EXTRACT PROVIDED:
Hello, all.
I have two OpenLDAP servers in production that were running 2.4.44 . Both of these servers host 5 directories, each with their own backends. This is a bog-standard 2-node RHEL7 multi-master configuration that has worked for years. The binaries are the LTB-Project rpms.
I updated my OpenLDAP servers to 2.4.57 last week. A few minutes after the upgrade, I started to see syncrepl alerts in Nagios and I'm having a hard time convincing myself that the upgrade isn't responsible for the errors.
The problem is that I don't see any messages in the log that stand out as being errors (granted, I'm not sure what I'm looking for). In fact, the alert flaps every once in a while as the two nodes come back in sync and drift away from each other again.
Here's what the output of the syncrepl nagios plugin looks like:
2021-03-03 09:54:01: CRITICAL - directories are not in sync - 199 seconds late (W:10 - C:5) 2021-03-03 09:56:01: CRITICAL - directories are not in sync - 197 seconds late (W:10 - C:5) 2021-03-03 09:58:01: CRITICAL - directories are not in sync - 42 seconds late (W:10 - C:5) 2021-03-03 10:00:01: CRITICAL - directories are not in sync - 4200 seconds late (W:10 - C:5) 2021-03-03 10:02:01: CRITICAL - directories are not in sync - 81 seconds late (W:10 - C:5) 2021-03-03 10:04:01: CRITICAL - directories are not in sync - 201 seconds late (W:10 - C:5) 2021-03-03 10:06:01: CRITICAL - directories are not in sync - 196 seconds late (W:10 - C:5) 2021-03-03 10:08:01: CRITICAL - directories are not in sync - 42 seconds late (W:10 - C:5) 2021-03-03 10:10:01: CRITICAL - directories are not in sync - 200 seconds late (W:10 - C:5) 2021-03-03 10:12:01: CRITICAL - directories are not in sync - 81 seconds late (W:10 - C:5)
I find these values surprising considering I've never seen a syncrepl error in the 2 years before the upgrade. Is there a known issue with replication in 2.4.57 that would explain these sync differences?
Regards, Emmanuel
--On Wednesday, March 3, 2021 6:24 PM +0100 Emmanuel Seyman emmanuel@seyman.fr wrote:
The problem is that I don't see any messages in the log that stand out as being errors (granted, I'm not sure what I'm looking for). In fact, the alert flaps every once in a while as the two nodes come back in sync and drift away from each other again.

SUPPLIED INFORMATION:
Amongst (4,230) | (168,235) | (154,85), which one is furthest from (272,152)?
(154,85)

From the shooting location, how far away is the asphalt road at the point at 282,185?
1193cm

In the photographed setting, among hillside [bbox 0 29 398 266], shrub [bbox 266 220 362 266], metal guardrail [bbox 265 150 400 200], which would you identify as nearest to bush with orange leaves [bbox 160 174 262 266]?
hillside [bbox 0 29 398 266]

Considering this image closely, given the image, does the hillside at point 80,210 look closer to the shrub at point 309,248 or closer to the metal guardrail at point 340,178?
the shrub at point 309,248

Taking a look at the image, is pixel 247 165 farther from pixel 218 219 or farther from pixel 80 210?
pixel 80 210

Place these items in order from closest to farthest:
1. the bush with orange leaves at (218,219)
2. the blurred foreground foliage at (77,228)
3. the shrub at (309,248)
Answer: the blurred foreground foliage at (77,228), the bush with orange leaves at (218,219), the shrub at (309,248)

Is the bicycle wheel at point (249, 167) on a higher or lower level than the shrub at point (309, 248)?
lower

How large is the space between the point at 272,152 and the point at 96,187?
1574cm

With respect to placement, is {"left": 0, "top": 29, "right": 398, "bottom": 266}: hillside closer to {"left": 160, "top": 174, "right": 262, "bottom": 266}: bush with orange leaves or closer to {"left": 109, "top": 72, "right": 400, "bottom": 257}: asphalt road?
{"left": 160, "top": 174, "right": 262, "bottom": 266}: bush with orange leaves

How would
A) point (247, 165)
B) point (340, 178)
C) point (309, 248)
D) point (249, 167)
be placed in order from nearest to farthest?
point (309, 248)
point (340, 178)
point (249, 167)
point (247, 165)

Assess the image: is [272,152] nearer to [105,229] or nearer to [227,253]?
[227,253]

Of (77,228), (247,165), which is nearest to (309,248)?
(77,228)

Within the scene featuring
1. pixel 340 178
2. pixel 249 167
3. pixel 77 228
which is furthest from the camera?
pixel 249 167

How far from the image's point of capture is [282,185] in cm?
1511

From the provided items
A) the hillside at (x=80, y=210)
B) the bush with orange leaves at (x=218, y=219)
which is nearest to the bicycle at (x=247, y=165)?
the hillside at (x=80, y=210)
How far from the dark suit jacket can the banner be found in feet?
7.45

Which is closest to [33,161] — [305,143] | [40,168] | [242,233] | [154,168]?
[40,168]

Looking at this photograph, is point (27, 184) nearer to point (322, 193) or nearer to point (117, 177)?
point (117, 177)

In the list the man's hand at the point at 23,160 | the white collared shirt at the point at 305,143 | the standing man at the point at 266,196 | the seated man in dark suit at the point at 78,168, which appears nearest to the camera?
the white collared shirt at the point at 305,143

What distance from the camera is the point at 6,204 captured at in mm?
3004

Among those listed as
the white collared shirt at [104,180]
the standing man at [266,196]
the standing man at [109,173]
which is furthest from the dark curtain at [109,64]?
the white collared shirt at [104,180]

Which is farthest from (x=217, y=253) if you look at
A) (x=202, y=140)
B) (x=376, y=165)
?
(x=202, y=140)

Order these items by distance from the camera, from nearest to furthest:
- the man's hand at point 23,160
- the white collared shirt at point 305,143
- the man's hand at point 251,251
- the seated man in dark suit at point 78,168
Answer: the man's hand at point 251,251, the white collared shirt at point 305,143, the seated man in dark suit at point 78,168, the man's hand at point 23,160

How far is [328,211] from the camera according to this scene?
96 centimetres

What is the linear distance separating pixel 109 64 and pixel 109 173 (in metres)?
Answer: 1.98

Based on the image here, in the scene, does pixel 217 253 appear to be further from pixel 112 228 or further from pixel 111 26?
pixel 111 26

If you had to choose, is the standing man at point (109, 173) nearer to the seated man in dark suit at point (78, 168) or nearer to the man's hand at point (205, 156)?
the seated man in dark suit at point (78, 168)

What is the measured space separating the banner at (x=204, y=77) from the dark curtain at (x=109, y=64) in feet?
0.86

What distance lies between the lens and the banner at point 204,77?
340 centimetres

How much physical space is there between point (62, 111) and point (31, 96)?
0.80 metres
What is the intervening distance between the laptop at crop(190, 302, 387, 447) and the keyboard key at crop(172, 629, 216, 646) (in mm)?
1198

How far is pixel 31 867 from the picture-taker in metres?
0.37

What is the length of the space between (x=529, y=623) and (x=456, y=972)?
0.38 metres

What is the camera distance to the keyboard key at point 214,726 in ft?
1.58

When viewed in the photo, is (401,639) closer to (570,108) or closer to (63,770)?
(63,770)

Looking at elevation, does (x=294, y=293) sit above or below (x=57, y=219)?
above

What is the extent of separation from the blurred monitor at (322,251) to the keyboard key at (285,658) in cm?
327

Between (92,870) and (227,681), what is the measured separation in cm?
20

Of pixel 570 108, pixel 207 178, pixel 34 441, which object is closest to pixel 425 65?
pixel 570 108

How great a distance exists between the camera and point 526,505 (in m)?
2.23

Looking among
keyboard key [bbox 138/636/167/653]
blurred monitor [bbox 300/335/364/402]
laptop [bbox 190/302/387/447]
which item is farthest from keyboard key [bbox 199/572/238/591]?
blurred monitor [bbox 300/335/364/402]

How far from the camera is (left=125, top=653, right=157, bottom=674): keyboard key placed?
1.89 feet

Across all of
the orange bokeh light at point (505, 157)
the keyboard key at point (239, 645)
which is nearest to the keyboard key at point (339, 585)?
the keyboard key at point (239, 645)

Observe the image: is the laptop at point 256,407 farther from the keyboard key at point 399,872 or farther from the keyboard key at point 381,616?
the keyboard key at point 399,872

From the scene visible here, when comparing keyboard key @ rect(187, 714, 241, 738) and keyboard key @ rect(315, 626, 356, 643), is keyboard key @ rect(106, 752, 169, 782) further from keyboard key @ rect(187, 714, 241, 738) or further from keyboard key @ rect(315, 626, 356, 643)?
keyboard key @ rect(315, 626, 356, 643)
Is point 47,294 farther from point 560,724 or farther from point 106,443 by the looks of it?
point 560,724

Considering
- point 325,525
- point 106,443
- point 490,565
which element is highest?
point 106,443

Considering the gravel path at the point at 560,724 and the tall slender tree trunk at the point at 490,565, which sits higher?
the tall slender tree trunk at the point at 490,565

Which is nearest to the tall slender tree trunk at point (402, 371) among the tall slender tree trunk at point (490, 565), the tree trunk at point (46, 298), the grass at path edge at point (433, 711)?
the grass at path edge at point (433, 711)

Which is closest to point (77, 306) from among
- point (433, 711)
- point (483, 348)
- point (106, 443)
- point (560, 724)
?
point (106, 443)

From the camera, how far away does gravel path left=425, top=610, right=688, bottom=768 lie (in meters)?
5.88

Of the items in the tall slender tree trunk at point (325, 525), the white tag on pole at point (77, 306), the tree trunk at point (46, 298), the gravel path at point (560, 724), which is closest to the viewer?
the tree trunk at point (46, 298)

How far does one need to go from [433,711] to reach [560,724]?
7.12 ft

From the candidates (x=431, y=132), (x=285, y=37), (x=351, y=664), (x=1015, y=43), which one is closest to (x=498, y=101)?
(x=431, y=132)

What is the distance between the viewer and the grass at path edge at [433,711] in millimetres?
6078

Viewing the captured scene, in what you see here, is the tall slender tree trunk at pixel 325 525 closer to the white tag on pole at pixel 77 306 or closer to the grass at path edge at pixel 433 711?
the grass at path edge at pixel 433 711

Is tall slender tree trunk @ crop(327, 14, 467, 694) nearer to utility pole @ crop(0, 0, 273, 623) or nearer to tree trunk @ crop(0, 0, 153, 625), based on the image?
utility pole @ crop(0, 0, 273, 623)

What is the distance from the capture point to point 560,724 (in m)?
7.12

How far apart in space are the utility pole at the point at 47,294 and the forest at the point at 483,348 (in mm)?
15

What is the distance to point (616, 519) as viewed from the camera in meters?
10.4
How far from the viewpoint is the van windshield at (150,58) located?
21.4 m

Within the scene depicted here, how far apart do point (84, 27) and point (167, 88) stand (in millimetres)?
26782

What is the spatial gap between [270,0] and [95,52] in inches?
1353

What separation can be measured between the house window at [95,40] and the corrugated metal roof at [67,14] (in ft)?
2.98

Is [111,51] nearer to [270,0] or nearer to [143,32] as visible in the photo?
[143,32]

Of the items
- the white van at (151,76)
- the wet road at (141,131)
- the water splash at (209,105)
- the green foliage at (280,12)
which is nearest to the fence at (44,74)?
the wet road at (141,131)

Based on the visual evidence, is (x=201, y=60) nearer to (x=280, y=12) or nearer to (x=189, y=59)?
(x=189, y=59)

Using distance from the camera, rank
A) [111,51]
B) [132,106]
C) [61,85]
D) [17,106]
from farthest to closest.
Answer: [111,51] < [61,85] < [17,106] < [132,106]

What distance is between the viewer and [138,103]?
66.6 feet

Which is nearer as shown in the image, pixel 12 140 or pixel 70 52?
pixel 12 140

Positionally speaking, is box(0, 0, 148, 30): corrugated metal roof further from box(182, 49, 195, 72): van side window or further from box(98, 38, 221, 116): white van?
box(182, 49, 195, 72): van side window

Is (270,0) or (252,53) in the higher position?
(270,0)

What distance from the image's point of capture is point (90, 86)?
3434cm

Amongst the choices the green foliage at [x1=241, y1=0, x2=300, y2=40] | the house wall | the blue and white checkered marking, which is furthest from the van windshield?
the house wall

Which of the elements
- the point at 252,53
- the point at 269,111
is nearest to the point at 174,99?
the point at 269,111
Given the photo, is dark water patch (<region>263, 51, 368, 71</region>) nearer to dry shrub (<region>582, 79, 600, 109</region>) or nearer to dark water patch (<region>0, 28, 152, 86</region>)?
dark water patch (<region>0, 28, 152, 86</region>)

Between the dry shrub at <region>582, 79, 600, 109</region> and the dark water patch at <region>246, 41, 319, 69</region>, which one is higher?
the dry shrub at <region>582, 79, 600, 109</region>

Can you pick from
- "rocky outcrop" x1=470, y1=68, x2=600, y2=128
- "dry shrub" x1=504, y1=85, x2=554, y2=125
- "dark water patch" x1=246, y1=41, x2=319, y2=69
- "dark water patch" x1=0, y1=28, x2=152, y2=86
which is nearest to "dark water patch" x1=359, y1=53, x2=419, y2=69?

YOUR OBJECTIVE: Print the stretch of the OpenLDAP thread starting with "I updated my" and going on through "for the errors.", word for word. The lines are separate material, apart from the OpenLDAP thread.

FINAL RESULT:
I updated my OpenLDAP servers to 2.4.57 last week. A few minutes after the upgrade, I started to see syncrepl alerts in Nagios and I'm having a hard time convincing myself that the upgrade isn't responsible for the errors.